I like to know what gear I am in ...


----------



## K4RL (Feb 23, 2018)

MrOCD said:


> Is there an option within the VC to turn on the gear display for the select modes?
> 
> Since I've had the VC update I only get 'D', 'E', etc. showing rather than... D1, D2, D3, etc.
> 
> I like to know what gear I am in ...


What happens when you put the gearbox into manual, surely you have to know which gear you're in then?

Karl


----------



## MrOCD (Feb 9, 2021)

K4RL said:


> MrOCD said:
> 
> 
> > Is there an option within the VC to turn on the gear display for the select modes?
> ...


In manual I get M1, M2, M3, etc... I used to have it in D,E, etc. as well.


----------



## kevin#34 (Jan 8, 2019)

gear indication in D is not always present on older models, however I saw that several tuners include this in their stages --> "• Gear Display Enabled in D and S Mode"


----------



## pcbbc (Sep 4, 2009)

No such problem here. Gear number displays in M, D, S, and all drive select and VC display modes. But I do have a TTS Roadster.
VC firmware is 0296 from the Firmware updates thread.


----------



## MrOCD (Feb 9, 2021)

pcbbc said:


> No such problem here. Gear number displays in M, D, S, and all drive select and VC display modes. But I do have a TTS Roadster.
> VC firmware is 0296 from the Firmware updates thread.

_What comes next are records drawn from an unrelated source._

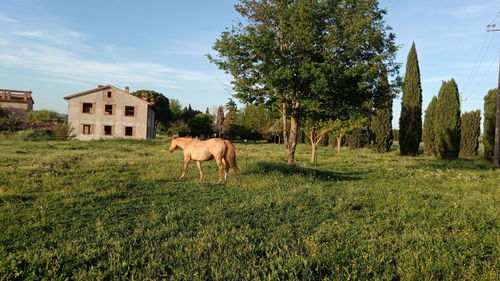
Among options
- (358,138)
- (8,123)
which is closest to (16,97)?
(8,123)

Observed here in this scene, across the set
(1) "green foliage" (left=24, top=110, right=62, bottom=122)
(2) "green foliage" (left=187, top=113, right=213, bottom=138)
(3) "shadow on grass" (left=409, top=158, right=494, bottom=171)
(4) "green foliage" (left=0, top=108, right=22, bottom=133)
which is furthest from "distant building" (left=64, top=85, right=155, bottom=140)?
(3) "shadow on grass" (left=409, top=158, right=494, bottom=171)

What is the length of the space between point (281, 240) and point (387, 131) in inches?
1443

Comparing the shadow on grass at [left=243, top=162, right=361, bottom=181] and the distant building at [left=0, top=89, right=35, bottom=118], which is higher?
the distant building at [left=0, top=89, right=35, bottom=118]

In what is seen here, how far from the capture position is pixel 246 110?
68.9 metres

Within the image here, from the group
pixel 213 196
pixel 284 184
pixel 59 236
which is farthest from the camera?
pixel 284 184

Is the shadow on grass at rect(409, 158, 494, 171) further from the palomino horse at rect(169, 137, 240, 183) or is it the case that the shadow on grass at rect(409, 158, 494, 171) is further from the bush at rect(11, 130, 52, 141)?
the bush at rect(11, 130, 52, 141)

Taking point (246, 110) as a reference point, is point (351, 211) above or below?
below

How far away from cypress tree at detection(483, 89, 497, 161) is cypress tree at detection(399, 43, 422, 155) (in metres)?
6.54

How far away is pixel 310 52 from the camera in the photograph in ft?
43.9

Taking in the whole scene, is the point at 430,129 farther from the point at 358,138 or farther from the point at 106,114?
the point at 106,114

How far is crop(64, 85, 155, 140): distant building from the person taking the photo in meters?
41.7

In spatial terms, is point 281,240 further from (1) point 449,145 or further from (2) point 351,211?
(1) point 449,145

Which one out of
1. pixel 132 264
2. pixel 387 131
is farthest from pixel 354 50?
pixel 387 131

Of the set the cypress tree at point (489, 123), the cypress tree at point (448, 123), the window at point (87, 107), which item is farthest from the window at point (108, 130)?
the cypress tree at point (489, 123)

I'm also on 0296 &#8230; I bet it just needs turning on.


----------



## MrOCD (Feb 9, 2021)

kevin#34 said:


> gear indication in D is not always present on older models, however I saw that several tuners include this in their stages --> "• Gear Display Enabled in D and S Mode"


I had it before the VC was updated though.


----------



## pcbbc (Sep 4, 2009)

MrOCD said:


> kevin#34 said:
> 
> 
> > gear indication in D is not always present on older models, however I saw that several tuners include this in their stages --> "• Gear Display Enabled in D and S Mode"
> ...


Are you in Europe, US, or elsewhere? Perhaps that's the difference.
Maybe there is a adaptation or coding bit for it somewhere, I've just no idea where. Sorry. :?

Does this help any? Maybe the TT is similar...

Edit: Ummm. My gearbox long coding is 0014, so only 2 bytes. Not 3 bytes like the Touareg.
Still, maybe yours is different? Make sure you make a note of you original coding before changing anything.


----------



## MrOCD (Feb 9, 2021)

pcbbc said:


> MrOCD said:
> 
> 
> > kevin#34 said:
> ...


Europe UK&#8230;

Thanks &#8230; checked and mine is 0014 as well. Didn't want to mess as wasn't sure what code I need so left for now.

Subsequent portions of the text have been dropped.